Now, I haven't always been the penny-pinching type, but we didn't always have the money available growing up for some of the things we wanted (i.e. a dress). So, my mom gave me one of the best gifts she could have: she taught me how to sew. This opened a whole new outlet to me - a way to get what I really wanted but couldn't always afford, and allowed me to customize whatever it was that I was sewing for myself. So, when I graduated high school (10 years ago already!) I went to college for Fashion Design. Even though I didn't end up with a degree and a career as a fashion designer, I don't regret taking a whole year of sewing classes one bit (especially since it turned out I'd need those credits later when I got my Interior Design degree!). It's a skill I'll have (and utilize) for the rest of my life.
And that all leads us up to today's post.
I was scoping around online this morning and checking out the new Christmas decorations, and saw this stocking on the Ballard Designs website.
I already needed to go to JoAnn Fabric for some upholstery tacks and another yard of brown fabric for an ongoing re-upholstery job we're doing on a chair, so while I was there, I picked up 2 yards each of ivory muslin and tan burlap for $2.99 a yard.

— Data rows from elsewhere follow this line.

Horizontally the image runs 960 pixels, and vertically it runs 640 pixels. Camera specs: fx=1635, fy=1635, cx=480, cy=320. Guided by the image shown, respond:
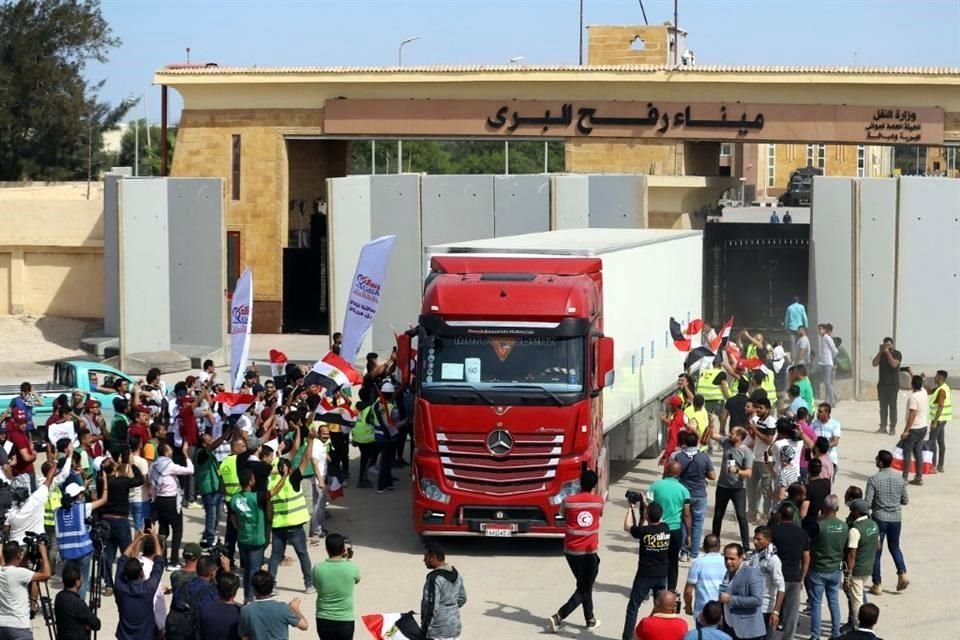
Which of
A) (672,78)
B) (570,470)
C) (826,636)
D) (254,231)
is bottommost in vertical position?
(826,636)

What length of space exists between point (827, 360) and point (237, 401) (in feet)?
41.1

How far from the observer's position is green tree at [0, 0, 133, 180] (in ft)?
209

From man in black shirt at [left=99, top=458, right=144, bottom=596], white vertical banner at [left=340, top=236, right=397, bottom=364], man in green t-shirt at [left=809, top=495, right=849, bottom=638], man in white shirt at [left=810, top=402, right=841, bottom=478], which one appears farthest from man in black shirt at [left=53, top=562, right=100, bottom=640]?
white vertical banner at [left=340, top=236, right=397, bottom=364]

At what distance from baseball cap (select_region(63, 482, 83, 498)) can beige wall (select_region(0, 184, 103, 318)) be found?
84.5 ft

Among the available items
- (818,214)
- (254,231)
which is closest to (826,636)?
(818,214)

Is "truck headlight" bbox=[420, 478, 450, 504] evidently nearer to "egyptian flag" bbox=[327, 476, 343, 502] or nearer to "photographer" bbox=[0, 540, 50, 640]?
"egyptian flag" bbox=[327, 476, 343, 502]

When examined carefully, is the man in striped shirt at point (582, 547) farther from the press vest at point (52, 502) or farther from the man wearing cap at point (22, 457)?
the man wearing cap at point (22, 457)

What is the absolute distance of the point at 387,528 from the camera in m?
19.3

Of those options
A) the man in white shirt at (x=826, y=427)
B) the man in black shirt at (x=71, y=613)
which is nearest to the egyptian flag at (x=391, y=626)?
the man in black shirt at (x=71, y=613)

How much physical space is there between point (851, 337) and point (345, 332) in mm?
11308

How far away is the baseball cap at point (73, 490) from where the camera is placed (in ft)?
49.6

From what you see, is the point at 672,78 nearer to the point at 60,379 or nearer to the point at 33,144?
the point at 60,379

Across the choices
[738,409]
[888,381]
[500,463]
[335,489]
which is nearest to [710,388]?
[738,409]

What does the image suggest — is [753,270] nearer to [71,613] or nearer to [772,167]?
[71,613]
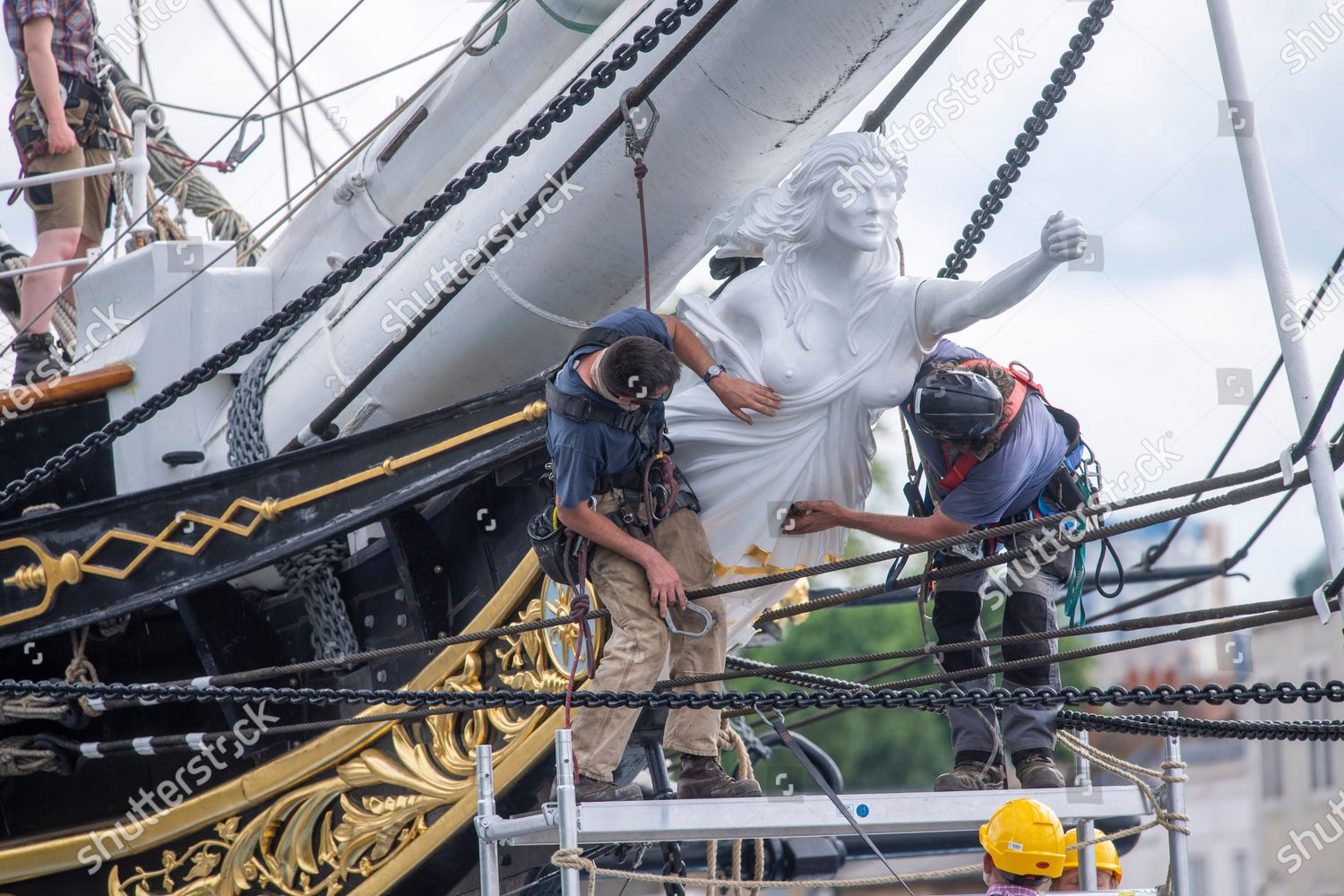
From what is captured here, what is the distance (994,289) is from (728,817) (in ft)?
3.75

I was able to make four stockings out of my four yards of fabric for around $15 (including the thread I bought). And I have enough leftover burlap for another project. I see these pillows in my future.
So here's a quick tutorial on how I made mine.

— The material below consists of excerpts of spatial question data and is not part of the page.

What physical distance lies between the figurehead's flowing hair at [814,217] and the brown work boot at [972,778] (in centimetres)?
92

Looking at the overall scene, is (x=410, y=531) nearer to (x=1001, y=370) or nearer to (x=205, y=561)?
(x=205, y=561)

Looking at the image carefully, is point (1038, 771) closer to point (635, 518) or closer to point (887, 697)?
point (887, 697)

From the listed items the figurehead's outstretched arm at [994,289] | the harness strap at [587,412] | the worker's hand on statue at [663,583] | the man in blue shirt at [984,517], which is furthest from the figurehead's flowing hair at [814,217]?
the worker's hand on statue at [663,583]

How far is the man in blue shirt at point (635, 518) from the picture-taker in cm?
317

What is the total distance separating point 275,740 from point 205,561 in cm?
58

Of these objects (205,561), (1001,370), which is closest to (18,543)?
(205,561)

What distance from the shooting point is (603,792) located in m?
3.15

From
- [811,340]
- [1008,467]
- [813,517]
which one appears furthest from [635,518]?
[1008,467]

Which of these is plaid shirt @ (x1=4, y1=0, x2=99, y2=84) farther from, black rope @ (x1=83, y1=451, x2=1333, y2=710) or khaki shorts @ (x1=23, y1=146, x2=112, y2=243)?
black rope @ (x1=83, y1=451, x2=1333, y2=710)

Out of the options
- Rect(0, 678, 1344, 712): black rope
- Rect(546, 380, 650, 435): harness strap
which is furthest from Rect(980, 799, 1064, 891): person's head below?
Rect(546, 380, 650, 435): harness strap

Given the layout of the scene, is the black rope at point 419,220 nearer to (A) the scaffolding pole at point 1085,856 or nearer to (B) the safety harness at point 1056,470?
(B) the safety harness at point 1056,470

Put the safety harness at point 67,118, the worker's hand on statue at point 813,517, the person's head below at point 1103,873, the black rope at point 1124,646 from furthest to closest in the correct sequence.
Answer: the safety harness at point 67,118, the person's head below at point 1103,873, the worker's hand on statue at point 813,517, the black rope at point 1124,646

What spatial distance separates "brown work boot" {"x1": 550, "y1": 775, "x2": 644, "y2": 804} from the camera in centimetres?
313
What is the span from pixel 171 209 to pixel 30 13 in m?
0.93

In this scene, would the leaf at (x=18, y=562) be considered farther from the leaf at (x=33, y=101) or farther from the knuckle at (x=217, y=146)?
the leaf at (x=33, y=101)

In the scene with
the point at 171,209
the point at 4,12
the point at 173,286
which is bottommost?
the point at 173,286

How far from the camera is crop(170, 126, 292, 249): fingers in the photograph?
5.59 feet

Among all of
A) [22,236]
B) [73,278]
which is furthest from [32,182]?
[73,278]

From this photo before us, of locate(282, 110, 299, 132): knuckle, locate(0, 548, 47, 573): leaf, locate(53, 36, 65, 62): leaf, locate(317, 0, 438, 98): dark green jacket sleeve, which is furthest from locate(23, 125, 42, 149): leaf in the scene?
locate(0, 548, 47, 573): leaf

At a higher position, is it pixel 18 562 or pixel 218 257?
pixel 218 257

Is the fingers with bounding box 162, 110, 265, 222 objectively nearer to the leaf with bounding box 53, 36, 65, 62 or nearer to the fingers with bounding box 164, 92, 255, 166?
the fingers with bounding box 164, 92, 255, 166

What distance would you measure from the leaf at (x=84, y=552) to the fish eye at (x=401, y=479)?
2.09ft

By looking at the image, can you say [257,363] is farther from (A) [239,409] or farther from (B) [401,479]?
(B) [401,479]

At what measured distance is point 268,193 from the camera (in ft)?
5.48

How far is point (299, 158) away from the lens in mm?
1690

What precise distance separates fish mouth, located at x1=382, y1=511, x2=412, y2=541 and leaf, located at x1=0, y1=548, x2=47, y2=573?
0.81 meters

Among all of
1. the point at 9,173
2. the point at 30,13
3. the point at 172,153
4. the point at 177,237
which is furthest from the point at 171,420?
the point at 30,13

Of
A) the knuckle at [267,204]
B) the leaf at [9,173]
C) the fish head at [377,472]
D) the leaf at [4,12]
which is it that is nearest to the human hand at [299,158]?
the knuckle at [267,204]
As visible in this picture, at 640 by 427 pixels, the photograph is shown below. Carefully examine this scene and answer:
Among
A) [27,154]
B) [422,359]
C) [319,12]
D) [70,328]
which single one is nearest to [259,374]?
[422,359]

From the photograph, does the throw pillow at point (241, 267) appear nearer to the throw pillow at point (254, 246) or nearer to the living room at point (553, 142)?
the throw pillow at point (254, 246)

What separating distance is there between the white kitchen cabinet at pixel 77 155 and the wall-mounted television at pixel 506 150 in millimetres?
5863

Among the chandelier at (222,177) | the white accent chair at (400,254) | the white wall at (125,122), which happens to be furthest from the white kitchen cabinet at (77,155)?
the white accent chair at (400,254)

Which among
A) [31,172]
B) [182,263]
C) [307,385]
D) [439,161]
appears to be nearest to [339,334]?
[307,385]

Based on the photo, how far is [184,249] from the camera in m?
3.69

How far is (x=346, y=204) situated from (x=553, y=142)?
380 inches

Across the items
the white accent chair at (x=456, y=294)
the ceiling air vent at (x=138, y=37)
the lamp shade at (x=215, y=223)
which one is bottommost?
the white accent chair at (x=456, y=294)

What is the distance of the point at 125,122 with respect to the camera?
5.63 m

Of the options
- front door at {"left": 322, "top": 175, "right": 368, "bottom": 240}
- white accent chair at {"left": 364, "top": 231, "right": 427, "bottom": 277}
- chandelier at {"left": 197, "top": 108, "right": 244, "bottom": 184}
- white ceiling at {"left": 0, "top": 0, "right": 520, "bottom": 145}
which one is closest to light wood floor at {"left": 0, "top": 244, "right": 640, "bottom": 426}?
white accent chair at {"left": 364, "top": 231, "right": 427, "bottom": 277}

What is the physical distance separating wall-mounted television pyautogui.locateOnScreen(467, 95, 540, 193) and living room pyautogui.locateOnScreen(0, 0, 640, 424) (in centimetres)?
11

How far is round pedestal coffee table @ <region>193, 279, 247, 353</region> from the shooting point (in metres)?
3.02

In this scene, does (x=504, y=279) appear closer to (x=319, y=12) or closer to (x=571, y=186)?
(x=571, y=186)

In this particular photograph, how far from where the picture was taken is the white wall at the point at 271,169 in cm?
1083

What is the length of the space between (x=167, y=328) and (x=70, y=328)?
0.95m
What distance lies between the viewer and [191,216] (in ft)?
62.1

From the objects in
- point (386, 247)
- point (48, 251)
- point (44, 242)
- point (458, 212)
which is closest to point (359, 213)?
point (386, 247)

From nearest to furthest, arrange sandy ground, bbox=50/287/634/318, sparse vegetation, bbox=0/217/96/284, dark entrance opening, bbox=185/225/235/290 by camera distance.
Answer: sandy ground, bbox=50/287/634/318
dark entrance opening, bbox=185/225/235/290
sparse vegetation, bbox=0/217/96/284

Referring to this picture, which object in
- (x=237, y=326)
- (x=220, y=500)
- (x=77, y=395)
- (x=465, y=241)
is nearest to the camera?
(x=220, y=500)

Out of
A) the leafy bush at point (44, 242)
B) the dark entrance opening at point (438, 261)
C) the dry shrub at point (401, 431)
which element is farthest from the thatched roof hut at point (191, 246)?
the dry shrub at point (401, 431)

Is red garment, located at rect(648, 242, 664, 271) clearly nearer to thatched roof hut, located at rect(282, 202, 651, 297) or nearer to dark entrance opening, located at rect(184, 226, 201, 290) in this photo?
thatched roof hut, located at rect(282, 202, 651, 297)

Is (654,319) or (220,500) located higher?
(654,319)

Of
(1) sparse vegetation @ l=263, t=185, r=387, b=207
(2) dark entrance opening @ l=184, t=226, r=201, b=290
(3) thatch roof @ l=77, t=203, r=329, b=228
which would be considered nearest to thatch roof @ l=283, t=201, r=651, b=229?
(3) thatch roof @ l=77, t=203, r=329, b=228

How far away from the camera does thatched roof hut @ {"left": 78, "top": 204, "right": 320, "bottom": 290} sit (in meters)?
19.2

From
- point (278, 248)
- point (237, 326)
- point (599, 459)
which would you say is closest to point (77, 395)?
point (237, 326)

1. Lay out the ivory muslin on the floor, folded. Lay a stocking you already have on top and cut around it to make a template.
2. Lay out the burlap in a single layer and cut around the ivory template you just made. You'll have 2 ivory fabric pieces and 1 burlap piece.
3. For the cuff, I did a 5" thick band the same width as the ivory stocking piece. You'll only need 1 for the front. You could do another one for the back so that it's cuffed on both sides, but I didn't really see the point.
4. Press under 1/2" - 5/8" for a seam on the bottom part of the cuff. If you use an iron, you won't need to pin the seam - it's way easier, trust me.
5. Sew the seam so that you'll have a finished edge. The above photo shows the cuff with the finished edge already sewn. (You're seeing the inside of the fabric, not the outside finished side).
6. Take one of the ivory muslin pieces and the burlap piece and line them up on top of each other. Luckily, there's no "right" or "wrong" side to either of these fabrics, so that makes things easier. If you're using a fabric that has a definite right and wrong, you'll want to have the "wrong" sides facing each other. These two pieces are going to make up the front piece of the stocking. Since the burlap is holey and see-though, the second piece of ivory muslin is going to act as a lining for the burlap.
7. Put the raw (not sewn) edge of the cuff (with the sewn under hem on the outside facing up) on top of the other 2 pieces. See below. So you have the table, the burlap piece, the ivory piece, then the ivory cuff on top.
8. Pin the top so that you can sew the 3 pieces of fabric straight along the edge. You're only sewing the top edge of the stocking at this point.
9. After you've got the top edge sewn, you'll want to trim that seam down by half, so that you'll eliminate the bulk along the top.
10. Flip the cuff over so that it's on top of the burlap side, and the finished hem is facing up. Press with the iron along the top seam so that it lays flat. This is where that whole seam-trimming step will help you out.
Now when you lay it on your table, you'll have the cuff (with the good side facing up, toward you), the burlap piece, then the ivory piece on bottom.
11. Take the other ivory muslin piece you haven't used yet and follow the same process used in Steps 4 & 5 to make a finished edge for the back piece of the stocking.
12. Make a little loop to hang your stocking. I used some upholstery binding / edging that I had from another project, but you could use ribbon if you wanted. Make the loop and place a pin so that the raw edges of the ribbon line up with the raw edges of the stocking.
13. Take the piece you just did the finished edge for and place it with the finished edge facing down, so that you see the raw edge that you sewed under, on top of the other two pieces. Pin around all of the edges, with the heads of the pins facing the center of the stocking. This will keep you from having to scoot the pin heads out of the way of your presser foot as you sew.
This is what you should see if you look into the stocking. All the "good" sides of the fabric facing the inside, with your pretty finished seam at the top.
14. I started sewing on the right side, where the loop is, working my way around the stocking, turning as I went, and ending up with the top left of stocking.
15. Once you're done sewing, you can take your pins out and trim your seam down by half.
16. Flip 'er right side out and press flat. I only used the iron on the muslin side, since I'd never ironed burlap before and didn't want to risk starting a fire or scorching it. Below is a closeup of what the loop will look like when you turn the stocking inside out. All nice and finished.
And here's the finished stocking!
After I finished these, I realized that you could do the cuff an alternate way. To do that, you can skip the step where you sew the bottom hem of the cuff, and just press it under with the iron. Follow the same steps to attach the cuff to the one piece of ivory muslin and burlap, still trimming the seam and folding over. Before you sew the back piece, top stitch straight across the 3 layers of fabric along the ironed-under edge. This will leave you with a finished edge on the bottom of the cuff, but it will be sewn to the front of the stocking.
I'm going to get a silver paint pen and write all of our names on the cuff before we hang them up after Thanksgiving. I know, a little ahead of schedule, but when you have the time, you take advantage of it.